TL;DR
This paper introduces a martingale-based framework for policy evaluation and TD methods in continuous time and space, revealing new insights and algorithms with proven convergence properties.
Contribution
It develops a unified martingale approach to policy evaluation, connecting classical TD algorithms to continuous-time martingale conditions and providing new algorithms with convergence guarantees.
Findings
Martingale characterization of policy evaluation in continuous settings
New algorithms based on martingale loss and orthogonality conditions
Convergence of discretized algorithms to continuous-time solutions
Abstract
We propose a unified framework to study policy evaluation (PE) and the associated temporal difference (TD) methods for reinforcement learning in continuous time and space.

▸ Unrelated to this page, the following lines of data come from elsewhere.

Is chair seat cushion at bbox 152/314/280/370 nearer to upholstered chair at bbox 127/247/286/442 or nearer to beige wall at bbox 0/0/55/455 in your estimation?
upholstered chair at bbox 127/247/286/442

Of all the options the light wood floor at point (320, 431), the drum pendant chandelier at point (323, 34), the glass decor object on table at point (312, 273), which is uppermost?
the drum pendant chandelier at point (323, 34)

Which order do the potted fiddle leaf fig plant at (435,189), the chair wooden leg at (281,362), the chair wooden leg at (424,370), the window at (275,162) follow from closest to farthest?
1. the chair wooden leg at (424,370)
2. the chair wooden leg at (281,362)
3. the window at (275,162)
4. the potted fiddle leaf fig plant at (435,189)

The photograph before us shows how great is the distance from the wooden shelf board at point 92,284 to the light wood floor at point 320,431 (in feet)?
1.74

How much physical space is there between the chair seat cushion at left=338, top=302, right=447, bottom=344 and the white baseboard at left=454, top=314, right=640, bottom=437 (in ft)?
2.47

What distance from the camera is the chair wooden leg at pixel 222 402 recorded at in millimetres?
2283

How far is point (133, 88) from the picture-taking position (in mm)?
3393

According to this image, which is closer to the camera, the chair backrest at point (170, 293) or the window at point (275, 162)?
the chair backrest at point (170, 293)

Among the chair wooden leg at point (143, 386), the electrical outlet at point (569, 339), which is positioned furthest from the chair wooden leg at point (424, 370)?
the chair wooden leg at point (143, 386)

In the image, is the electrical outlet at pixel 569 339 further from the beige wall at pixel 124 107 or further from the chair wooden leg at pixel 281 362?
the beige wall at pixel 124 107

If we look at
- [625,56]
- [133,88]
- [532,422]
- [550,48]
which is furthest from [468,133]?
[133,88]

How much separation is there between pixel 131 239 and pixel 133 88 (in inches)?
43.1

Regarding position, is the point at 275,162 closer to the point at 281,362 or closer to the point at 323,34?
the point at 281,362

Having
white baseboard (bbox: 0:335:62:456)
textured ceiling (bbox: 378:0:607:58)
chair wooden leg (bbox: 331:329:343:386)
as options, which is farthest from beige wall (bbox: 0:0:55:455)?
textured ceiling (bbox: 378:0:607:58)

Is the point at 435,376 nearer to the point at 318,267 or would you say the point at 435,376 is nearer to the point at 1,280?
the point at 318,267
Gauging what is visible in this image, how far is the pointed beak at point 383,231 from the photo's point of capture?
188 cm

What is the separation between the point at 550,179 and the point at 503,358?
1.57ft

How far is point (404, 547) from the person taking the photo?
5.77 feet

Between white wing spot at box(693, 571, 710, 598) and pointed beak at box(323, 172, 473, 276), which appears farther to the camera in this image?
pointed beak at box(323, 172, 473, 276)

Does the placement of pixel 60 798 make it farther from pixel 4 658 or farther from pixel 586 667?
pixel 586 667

We show that PE is equivalent to maintaining the martingale condition of a process. From this perspective, we find that the mean--square TD error approximates the quadratic variation of the martingale and thus is not a suitable objective for PE. We present two methods to use the martingale characterization for designing PE algorithms. The first one minimizes a "martingale loss function", whose solution is proved to be the best approximation of the true value function in the mean--square sense. This method interprets the classical gradient Monte-Carlo algorithm. The second method is based on a system of equations called the "martingale orthogonality conditions" with test functions. Solving these equations in different…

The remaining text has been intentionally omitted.